Ah Dominique, je t'ai trouvé au hasard d'une brocante en ville belge, avec
Les encombrants et tu m'as offert une de mes plus belles lectures, à la lisière d'un autre monde où les mots forment des colliers de perles qui tintent sous la mélodie du beau.
Trois tranches de pain perdu, tu me l'as gentiment offert un jour. J'ai attendu longtemps avant de te relire. Je t'ai retrouvé hier soir et je n'ai pu te poser avant que ton pain perdu ait ma peau.
Trois courtes nouvelles dans ce petit livre :
- À quoi rêve l'ombre qui te ressemble.
Une émouvante histoire d'un petit fils qui contemple sa grand-mère statufiée dans le silence. Elle semble attendre, à sa fenêtre.
« La femme assise à la fenêtre ressemble à une madone sculptée dans le fruitier de ses désirs, une vierge noire rongée par la lumière couchée sans fracas à ses pieds. On n'embrasse pas les saintes, on ne leur parle pas, on attend qu'elle s'évanouissent dans le lieu miraculeux de leur apparition, retourne en catimini à leurs affaires ».

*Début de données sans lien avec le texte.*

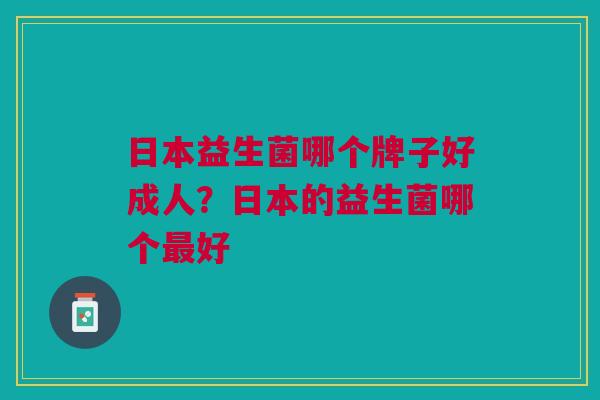 日本益生菌哪个牌子好成人?日本的益生菌哪个最好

C'est beau, tellement beau que ça m'a donnée des frissons. J'ai senti mon âme trembloter comme une enfant devant son premier spectacle des merveilles.
Deuxième nouvelle :
- Dieu aime les frites fraîches.
On change de registre avec cette nouvelle à la fois poétique et terriblement drôle. Ce Dieu est épatant :
« Il s'amuse à faire des croche-pied au ciel quand son bleu azur fait la tête ».
« Dieu a les yeux bleus, bleu trempé, des beaux yeux des enfants de chaton gris, et il mate, il mate, regard infatigable, oeil géant, il zieute les fesses de la minette moulée, le félin qui guette l'oiseau sur la branche, un nuage sur le point de rompre, un reflet, rien et trois fois rien, mais lui ne voit que ça, le détail qui cloche ou qui fait rêver, ah oui, parce que j'ai oublié de le préciser, Dieu est artiste peintre, c'est pas rien. »
C'est d'une mignonnerie incroyable cette nouvelle sur ce Dieu qui boit, mate les jolies filles, Dieu un sale gamin, un drôle de loubard.
Troisième nouvelle :
- Entre arbre et arabe il n'y a qu'une lettre à bouger.
Histoire d'une immigration difficile, d'un gamin du Maroc déraciné et qui trébuchera plusieurs fois en France. L'histoire d'un gars qui pense qu'on a besoin d'être amoureux, non, plutôt qu'on a besoin d'aimer, même quelqu'un qui n'existe pas.
Toutes ces nouvelles ont un point commun, vous l'aurez deviné, c'est le pain perdu. Ce miracle du pauvre, recette de sorcière, de grand mère, d'amis, ce pain trempé dans l'oeuf et le lait détient le pouvoir de l'amour, du pardon, de la redemption, des espoirs de demain.
Sous le charme de ces trois petites histoires si douces, si précieuses, de ces mots qu'on a envie de caresser avec délicatesse et d'en refiler quelques uns dans les poches tant il serait dommage de les perdre. C'est magique ces écrivains qui savent en peu de pages dessiner des paradis perdus.
Une pause enchantée à la lueur d'une bougie qui me rappelle combien notre langue française est magnifique.